> [Aim of the exercise] In the material below, take the lines from the one containing "From where the photo" up to and including the one containing "1784 millimetres", and change "yellow hooded sweatshirt" to "orange hooded sweatshirt". Return only those lines, with nothing else altered.

> [Record set]

= = = = = = =

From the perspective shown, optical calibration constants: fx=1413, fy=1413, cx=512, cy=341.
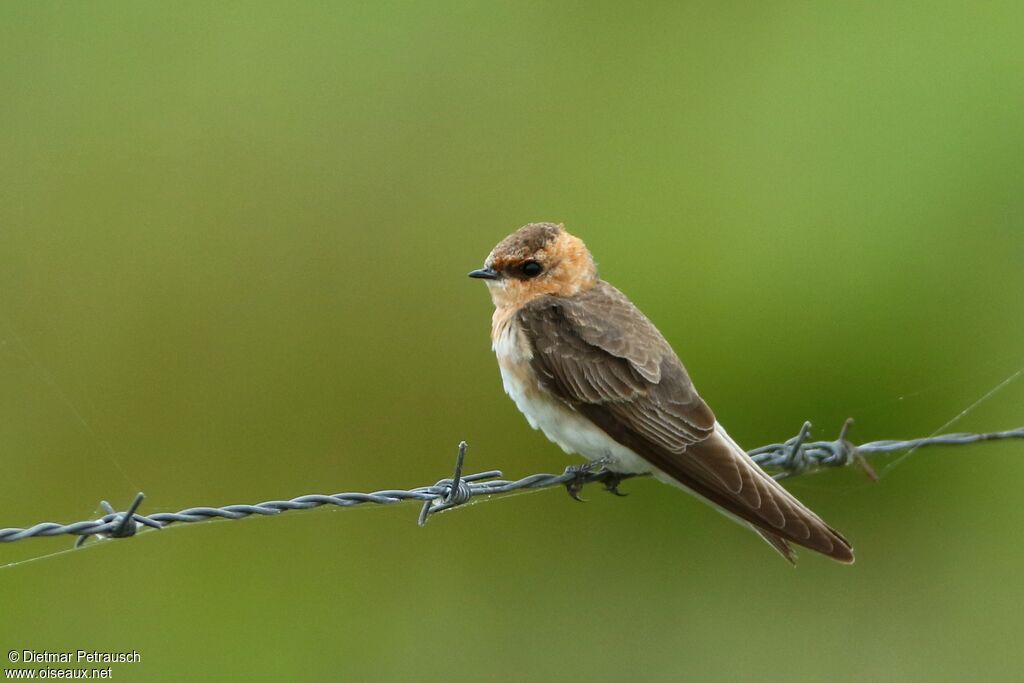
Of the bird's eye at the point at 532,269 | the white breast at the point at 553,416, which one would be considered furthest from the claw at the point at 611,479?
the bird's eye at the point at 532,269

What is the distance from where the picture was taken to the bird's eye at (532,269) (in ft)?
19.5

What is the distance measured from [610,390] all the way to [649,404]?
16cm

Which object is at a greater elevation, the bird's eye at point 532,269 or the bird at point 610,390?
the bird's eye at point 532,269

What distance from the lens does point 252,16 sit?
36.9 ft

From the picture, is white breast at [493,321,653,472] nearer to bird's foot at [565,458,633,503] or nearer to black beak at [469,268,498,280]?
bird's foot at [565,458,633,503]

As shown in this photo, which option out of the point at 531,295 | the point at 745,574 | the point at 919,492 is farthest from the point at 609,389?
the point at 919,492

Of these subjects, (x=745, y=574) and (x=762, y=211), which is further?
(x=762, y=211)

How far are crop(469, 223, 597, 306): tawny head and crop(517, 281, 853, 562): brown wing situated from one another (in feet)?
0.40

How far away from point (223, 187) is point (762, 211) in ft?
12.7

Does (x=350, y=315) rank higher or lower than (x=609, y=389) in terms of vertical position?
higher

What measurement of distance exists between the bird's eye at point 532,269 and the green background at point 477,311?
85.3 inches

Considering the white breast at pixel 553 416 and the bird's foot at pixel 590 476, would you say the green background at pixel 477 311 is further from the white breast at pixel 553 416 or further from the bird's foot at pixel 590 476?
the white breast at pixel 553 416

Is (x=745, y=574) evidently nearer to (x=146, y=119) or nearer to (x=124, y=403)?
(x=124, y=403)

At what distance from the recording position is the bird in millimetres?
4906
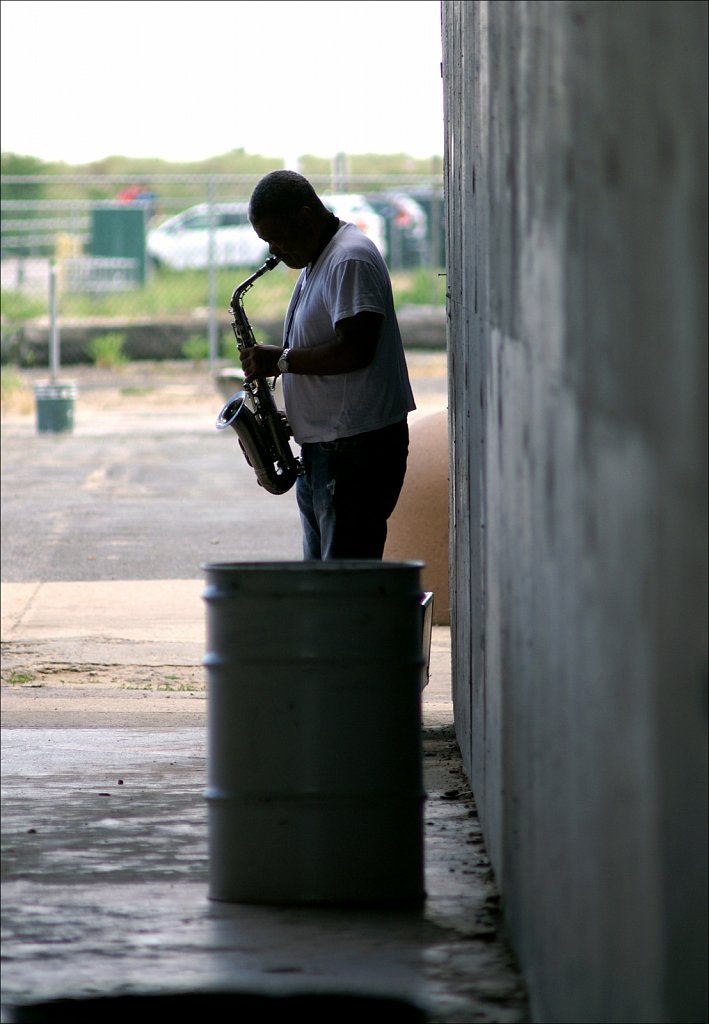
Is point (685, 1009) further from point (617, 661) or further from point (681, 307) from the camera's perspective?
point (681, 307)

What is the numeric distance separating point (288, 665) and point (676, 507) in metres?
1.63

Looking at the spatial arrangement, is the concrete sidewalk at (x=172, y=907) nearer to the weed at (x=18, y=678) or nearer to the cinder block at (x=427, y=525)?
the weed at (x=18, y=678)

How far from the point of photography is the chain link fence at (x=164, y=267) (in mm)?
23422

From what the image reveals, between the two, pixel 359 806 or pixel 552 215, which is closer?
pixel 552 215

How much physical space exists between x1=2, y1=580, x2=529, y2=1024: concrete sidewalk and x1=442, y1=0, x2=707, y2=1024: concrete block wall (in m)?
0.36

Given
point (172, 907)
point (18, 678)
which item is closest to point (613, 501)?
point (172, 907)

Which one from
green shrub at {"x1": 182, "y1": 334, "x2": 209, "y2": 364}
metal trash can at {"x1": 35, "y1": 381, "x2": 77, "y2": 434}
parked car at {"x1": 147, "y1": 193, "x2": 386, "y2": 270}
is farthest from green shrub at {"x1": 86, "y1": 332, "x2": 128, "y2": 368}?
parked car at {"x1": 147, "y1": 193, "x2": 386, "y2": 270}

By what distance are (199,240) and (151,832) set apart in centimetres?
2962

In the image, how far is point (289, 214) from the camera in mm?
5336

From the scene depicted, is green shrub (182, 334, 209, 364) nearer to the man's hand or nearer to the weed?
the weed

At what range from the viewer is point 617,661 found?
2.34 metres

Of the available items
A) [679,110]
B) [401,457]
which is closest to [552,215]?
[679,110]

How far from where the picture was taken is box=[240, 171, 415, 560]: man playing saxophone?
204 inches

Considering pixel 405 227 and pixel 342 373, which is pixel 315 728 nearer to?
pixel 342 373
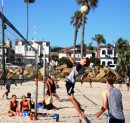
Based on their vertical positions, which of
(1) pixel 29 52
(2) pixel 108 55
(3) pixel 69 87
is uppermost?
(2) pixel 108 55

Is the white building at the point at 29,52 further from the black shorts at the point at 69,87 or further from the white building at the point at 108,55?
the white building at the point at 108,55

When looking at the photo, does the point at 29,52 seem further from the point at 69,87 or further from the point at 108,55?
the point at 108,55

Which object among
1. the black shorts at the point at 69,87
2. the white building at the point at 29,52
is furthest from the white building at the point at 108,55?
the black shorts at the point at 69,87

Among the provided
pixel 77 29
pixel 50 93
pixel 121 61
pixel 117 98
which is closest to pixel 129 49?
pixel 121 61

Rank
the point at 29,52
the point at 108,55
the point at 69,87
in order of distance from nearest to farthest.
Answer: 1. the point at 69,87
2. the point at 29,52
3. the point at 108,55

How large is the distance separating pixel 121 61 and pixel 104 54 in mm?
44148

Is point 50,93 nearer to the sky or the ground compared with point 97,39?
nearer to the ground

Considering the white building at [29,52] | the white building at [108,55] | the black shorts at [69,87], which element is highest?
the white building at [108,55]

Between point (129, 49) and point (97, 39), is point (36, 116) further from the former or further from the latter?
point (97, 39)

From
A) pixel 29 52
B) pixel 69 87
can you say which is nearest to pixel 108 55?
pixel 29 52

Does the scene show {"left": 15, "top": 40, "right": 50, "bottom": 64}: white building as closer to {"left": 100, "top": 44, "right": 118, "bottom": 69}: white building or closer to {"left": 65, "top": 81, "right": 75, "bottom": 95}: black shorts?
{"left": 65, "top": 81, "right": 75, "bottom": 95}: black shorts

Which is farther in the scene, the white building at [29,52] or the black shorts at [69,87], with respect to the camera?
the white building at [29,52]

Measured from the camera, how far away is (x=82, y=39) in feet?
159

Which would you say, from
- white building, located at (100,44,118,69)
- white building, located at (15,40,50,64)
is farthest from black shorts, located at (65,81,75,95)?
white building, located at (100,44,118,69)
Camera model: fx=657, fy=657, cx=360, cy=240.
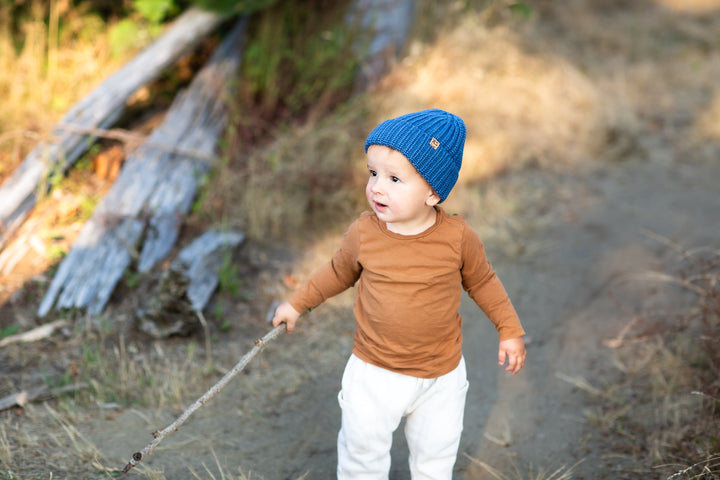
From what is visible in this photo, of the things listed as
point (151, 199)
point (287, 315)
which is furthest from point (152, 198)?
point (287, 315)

= = = = = = =

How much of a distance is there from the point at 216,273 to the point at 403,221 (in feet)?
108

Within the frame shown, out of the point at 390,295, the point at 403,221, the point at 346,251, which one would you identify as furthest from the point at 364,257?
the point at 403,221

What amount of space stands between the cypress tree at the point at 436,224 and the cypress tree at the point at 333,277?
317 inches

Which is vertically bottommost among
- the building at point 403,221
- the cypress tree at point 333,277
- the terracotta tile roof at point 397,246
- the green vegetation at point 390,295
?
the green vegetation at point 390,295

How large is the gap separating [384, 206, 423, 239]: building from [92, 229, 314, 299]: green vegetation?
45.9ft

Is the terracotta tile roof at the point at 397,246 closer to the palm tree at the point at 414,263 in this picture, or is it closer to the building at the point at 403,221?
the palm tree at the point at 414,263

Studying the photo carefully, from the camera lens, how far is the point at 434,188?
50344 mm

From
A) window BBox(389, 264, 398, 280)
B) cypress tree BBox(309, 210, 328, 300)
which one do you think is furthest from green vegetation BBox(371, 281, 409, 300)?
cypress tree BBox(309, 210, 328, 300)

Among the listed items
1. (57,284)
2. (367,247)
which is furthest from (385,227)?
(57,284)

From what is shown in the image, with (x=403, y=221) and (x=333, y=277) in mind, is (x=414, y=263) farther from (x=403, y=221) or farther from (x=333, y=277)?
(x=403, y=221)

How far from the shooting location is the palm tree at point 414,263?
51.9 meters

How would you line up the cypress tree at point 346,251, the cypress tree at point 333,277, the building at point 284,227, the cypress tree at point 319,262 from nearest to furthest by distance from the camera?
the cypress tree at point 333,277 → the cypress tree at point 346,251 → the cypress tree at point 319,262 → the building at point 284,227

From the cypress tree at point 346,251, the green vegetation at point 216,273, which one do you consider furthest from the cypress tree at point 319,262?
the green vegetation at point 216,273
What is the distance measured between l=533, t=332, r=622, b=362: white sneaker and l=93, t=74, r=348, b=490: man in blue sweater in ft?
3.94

= = = = = = =

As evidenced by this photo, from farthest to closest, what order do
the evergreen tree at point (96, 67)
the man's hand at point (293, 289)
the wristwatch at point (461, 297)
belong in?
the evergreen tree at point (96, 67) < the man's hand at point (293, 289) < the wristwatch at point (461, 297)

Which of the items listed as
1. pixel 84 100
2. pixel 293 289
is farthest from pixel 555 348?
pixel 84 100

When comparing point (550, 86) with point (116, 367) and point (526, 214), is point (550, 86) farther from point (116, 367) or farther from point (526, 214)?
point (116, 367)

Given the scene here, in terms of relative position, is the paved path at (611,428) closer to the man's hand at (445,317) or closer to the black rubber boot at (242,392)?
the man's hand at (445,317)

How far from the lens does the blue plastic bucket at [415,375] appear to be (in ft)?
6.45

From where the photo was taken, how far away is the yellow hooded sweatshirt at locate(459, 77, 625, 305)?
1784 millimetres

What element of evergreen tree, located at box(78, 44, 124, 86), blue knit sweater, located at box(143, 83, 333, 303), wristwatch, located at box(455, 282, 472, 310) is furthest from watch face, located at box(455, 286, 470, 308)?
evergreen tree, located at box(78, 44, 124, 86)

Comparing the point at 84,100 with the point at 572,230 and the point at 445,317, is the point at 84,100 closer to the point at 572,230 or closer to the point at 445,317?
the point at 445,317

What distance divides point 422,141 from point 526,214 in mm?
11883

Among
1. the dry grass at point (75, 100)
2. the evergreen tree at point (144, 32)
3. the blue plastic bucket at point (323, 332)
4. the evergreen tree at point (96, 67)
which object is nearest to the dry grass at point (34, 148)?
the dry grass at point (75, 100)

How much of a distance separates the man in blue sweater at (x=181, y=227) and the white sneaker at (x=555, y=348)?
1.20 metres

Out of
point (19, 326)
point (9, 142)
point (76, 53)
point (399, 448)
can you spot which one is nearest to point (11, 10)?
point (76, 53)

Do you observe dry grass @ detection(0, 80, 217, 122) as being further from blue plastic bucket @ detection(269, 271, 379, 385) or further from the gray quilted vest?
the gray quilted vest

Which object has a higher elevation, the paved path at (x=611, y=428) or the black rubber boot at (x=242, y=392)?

= = = = = = =

> [Result]
From where the photo was taken, how far away is the orange hooded sweatshirt at locate(459, 77, 625, 305)?
1784 millimetres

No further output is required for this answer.